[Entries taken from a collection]

+ + + + + + +

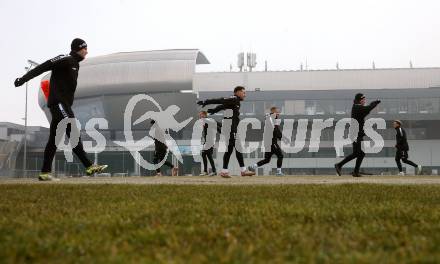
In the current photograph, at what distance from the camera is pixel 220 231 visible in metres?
2.93

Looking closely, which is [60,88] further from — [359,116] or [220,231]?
[359,116]

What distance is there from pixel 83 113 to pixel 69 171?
30.6 meters

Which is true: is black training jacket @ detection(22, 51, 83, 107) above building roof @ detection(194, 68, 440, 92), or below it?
below

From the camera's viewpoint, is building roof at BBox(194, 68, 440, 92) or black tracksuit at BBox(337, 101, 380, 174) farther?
building roof at BBox(194, 68, 440, 92)

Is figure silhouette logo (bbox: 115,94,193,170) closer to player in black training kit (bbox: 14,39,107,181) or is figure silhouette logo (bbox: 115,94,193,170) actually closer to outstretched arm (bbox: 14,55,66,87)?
player in black training kit (bbox: 14,39,107,181)

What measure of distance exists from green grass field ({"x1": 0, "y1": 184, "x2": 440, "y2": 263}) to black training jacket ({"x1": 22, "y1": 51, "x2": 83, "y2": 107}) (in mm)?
4257

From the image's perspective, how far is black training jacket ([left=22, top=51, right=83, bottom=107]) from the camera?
8625mm

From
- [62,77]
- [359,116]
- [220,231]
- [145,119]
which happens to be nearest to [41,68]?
[62,77]

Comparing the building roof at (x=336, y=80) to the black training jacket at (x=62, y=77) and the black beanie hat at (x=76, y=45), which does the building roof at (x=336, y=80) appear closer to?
the black beanie hat at (x=76, y=45)

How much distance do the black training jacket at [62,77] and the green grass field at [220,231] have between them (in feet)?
14.0

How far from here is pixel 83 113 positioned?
251ft

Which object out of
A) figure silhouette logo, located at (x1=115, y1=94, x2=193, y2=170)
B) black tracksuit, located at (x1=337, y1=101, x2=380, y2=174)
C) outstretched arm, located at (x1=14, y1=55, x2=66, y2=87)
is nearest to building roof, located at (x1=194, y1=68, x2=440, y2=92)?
figure silhouette logo, located at (x1=115, y1=94, x2=193, y2=170)

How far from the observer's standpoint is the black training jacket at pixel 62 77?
862cm

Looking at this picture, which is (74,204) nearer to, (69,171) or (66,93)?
(66,93)
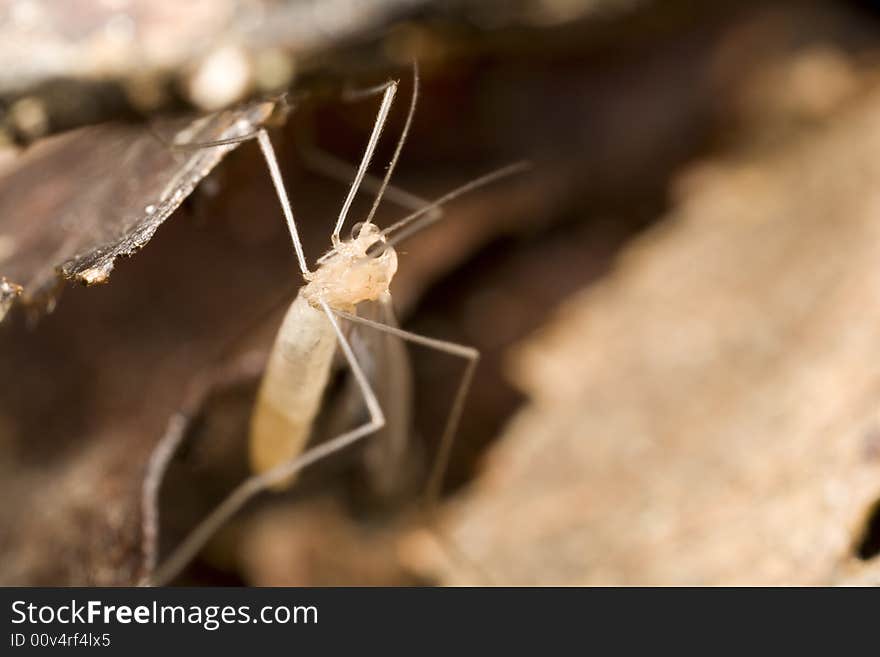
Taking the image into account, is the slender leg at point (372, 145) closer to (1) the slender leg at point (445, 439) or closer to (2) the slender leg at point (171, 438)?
(1) the slender leg at point (445, 439)

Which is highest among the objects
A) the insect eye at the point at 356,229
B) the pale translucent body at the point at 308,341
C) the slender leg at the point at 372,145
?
the slender leg at the point at 372,145

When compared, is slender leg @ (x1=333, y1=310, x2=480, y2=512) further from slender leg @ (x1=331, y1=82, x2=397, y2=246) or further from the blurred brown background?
slender leg @ (x1=331, y1=82, x2=397, y2=246)

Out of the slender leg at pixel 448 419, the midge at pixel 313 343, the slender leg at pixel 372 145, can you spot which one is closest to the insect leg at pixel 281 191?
the midge at pixel 313 343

+ + + + + + +

*Task directions*:
Every line is to be duplicated exactly, though pictures stay out.

*Full output*:
In the current photograph, at what distance from the camera is pixel 220 231 visible in metres?
2.93

Looking closely, which is [60,88] further from — [359,116] or [220,231]?
[359,116]

What distance is there from pixel 83 113 to pixel 69 171?
30.6 meters

Which is true: is black training jacket @ detection(22, 51, 83, 107) above building roof @ detection(194, 68, 440, 92), or below it?
below

From the camera's viewpoint, is building roof at BBox(194, 68, 440, 92) or black tracksuit at BBox(337, 101, 380, 174) farther?
building roof at BBox(194, 68, 440, 92)

Is figure silhouette logo (bbox: 115,94,193,170) closer to player in black training kit (bbox: 14,39,107,181) or is figure silhouette logo (bbox: 115,94,193,170) actually closer to outstretched arm (bbox: 14,55,66,87)?
player in black training kit (bbox: 14,39,107,181)

What measure of distance exists from green grass field ({"x1": 0, "y1": 184, "x2": 440, "y2": 263}) to black training jacket ({"x1": 22, "y1": 51, "x2": 83, "y2": 107}) (in mm)?
4257

From the image's perspective, how far is black training jacket ([left=22, top=51, right=83, bottom=107]) from the camera?
8625mm

From
- [62,77]
- [359,116]
- [220,231]
- [145,119]
which happens to be nearest to [41,68]?
[62,77]

Comparing the building roof at (x=336, y=80) to the black training jacket at (x=62, y=77) and the black beanie hat at (x=76, y=45), which does the building roof at (x=336, y=80) appear closer to?
the black beanie hat at (x=76, y=45)

How much distance do the black training jacket at [62,77] and the green grass field at [220,231] have between them (in feet)?
14.0

How far from here is pixel 83 113 positioned?
251ft

Which object out of
A) figure silhouette logo, located at (x1=115, y1=94, x2=193, y2=170)
B) black tracksuit, located at (x1=337, y1=101, x2=380, y2=174)
C) outstretched arm, located at (x1=14, y1=55, x2=66, y2=87)
is nearest to building roof, located at (x1=194, y1=68, x2=440, y2=92)?
figure silhouette logo, located at (x1=115, y1=94, x2=193, y2=170)

How far from the observer's standpoint is the black training jacket at pixel 62 77?
862cm

Looking at this picture, which is (74,204) nearer to, (69,171) or (66,93)?
(66,93)
Taking the image into account, is the slender leg at point (372, 145) closer to (1) the slender leg at point (445, 439) or closer to (2) the slender leg at point (171, 438)?
(1) the slender leg at point (445, 439)

Which is highest among the objects
A) the insect eye at the point at 356,229
B) the pale translucent body at the point at 308,341
C) the slender leg at the point at 372,145
?
the slender leg at the point at 372,145

When compared, is slender leg @ (x1=333, y1=310, x2=480, y2=512) further from slender leg @ (x1=331, y1=82, x2=397, y2=246) or further from the blurred brown background?
slender leg @ (x1=331, y1=82, x2=397, y2=246)

Out of the slender leg at pixel 448 419, the midge at pixel 313 343, the slender leg at pixel 372 145, can you spot which one is closest to the insect leg at pixel 281 191?
the midge at pixel 313 343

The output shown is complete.